About this exercise
Nothing but the entries, copied exactly, should appear in the response.

Collected data entries
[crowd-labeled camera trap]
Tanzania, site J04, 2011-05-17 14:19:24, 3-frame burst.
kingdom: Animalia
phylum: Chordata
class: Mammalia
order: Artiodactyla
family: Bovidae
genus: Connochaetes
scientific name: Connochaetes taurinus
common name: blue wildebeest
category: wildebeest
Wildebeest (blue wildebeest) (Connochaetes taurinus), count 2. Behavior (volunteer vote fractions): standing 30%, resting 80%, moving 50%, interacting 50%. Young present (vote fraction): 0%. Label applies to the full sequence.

Solved problem
[crowd-labeled camera trap]
Tanzania, site J04, 2011-05-17 14:19:24, 3-frame burst.
kingdom: Animalia
phylum: Chordata
class: Mammalia
order: Artiodactyla
family: Bovidae
genus: Connochaetes
scientific name: Connochaetes taurinus
common name: blue wildebeest
category: wildebeest
Wildebeest (blue wildebeest) (Connochaetes taurinus), count 2. Behavior (volunteer vote fractions): standing 30%, resting 80%, moving 50%, interacting 50%. Young present (vote fraction): 0%. Label applies to the full sequence.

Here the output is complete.